Some parts of the hospitals Edmondson visited seemed more accident prone than others. The orthopedic ward, for instance, reported an average of one error every three weeks; the cardiac ward, on the other hand, reported a mistake almost every other day. Edmondson also found that the various departments had very different cultures. In the cardiac ward nurses were chatty and informal; they gossiped in the hallways and had pictures of their kids on the walls. In orthopedics, people were more sedate. Nurse managers wore business suits rather than scrubs and asked everyone to keep the public areas free of personal items and clutter. Perhaps, Edmondson thought, she could study the various teams’ cultures and see if they correlated with error rates.

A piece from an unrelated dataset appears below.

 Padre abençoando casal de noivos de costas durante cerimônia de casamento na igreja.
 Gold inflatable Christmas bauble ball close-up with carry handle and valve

She and a colleague created a survey to measure team cohesion on various wards. She asked nurses to describe how frequently their team leader set clear goals and whether teammates discussed conflicts openly or avoided tense conversations. She measured the satisfaction, happiness, and self-motivation of different groups and hired a research assistant to observe the wards for two months.
“I figured it would be pretty straightforward,” Edmondson told me. “The units with the strongest sense of teamwork would have the lowest error rates.” Except, when she tabulated her data, Edmondson found exactly the opposite. The wards with the strongest team cohesion had far more errors. She checked the data again. It didn’t make any sense. Why would strong teams make more mistakes?